Through Santiago's guidance, Akin and Garza began taking small groups of Baptist volunteers to minister in the mountains.

When Akin moved to Athens, his concern for the Tarahumara people remained behind at Bacon Heights and spread to the Baptists in Athens, as well.

“Steven is the one who got all of this started,” said Brad Pettiet of Bacon Heights. “And it's infectious.”

Bacon Heights became involved because “there wasn't anybody else working with this people group within the Southern Baptist Convention,” Pettiet said.

And, at a practical level, volunteers who cannot take longer, more expensive trips overseas–including teenagers–can participate in Mexico missions.

A Tarahumara woman and child in Guaguachique village were among the people with whom Texas Baptist volunteers sought to demonstrate God's love. (Rex Campbell Photo)

The Lubbock church eventually began to support and financially sponsor Santiago, and the goal is to establish churches in the scattered villages and to train indigenous pastors.

Ministry to the Tarahumara seems to draw these Texas Baptists southward as surely as a magnet draws metal.

The Tarahumara seem to come from a time long forgotten by Americans just a few hundred miles to the north. Women sit unmoving for hours in the sun, staring with the steady gaze of a statue, Garza said.

The Texas group divided and worked in four villages–Samachique, Pamachi, Baborigame and Guaguachique. They provided a variety of services–eye exams and glasses, medical treatment, dental work, construction materials and manpower for a school bathhouse, haircuts, a Vacation Bible School and hot meals for everyone.

The villages vary in size, but they basically are gathering places for the people who walk in from the surrounding mountainsides and the caves where many of them live.

The 18-mile drive on a rugged road from Samachique to Pamachi requires three hours. There, the road ends. It gives way to foot trails.

The Tarahumara Indians have lived there for hundreds of years. Their ancestors fled from pillaging armies to the isolation of the high country of the Sierra Madres, Garza said.

They are not accustomed to outsiders. At first, they kept their distance. But the ministries and the food brought them closer. A drama illustrating the history of God's relationship with humanity and the “Jesus” film conveyed the message behind the Baptists' ministry.

The Texas Baptists wanted to offer a spiritual invitation. But Mayra Rivera, a Mexican missionary nurse who lives in Pamachi, advised otherwise.

“Among the Tarahumara, you have to do your discipleship before they ever get to that point, because they don't understand anything,” said Margaret Gowan, a retired missionary and member of First Baptist Church in Athens.
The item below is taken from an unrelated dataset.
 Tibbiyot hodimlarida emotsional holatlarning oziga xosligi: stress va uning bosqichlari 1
Rivera has planted her life among the Tarahumara. She lives alone in a two-room building that has no electricity. One room is her clinic.

“Her dedication and commitment to what she's doing and what the Lord has called her to do just overwhelmed me,” Gowan said. “It reminded me of how the Lord can get a hold of a person's life.”
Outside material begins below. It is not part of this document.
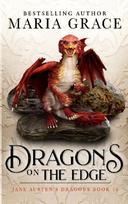 Dragons on the Edge: Regency era Gaslamp Dragon Adventure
He certainly has gotten hold of Texas Baptists from three churches. They saw a need and moved to meet it.

“We just began out of ignorance,” Akin said. “In our ignorance, God has worked. The Lord has blessed our efforts, and we're excited about the future.”

As they've worked and learned, they've involved others.

“My dream and my prayer for the Tarahumara people is that Texas Baptists will combine with the Baptists of Mexico in a more coordinated effort than ever before to tell these people about Christ,” Akin said.

“I hope and pray that Texas Baptists will use their vast resources” to reach these people.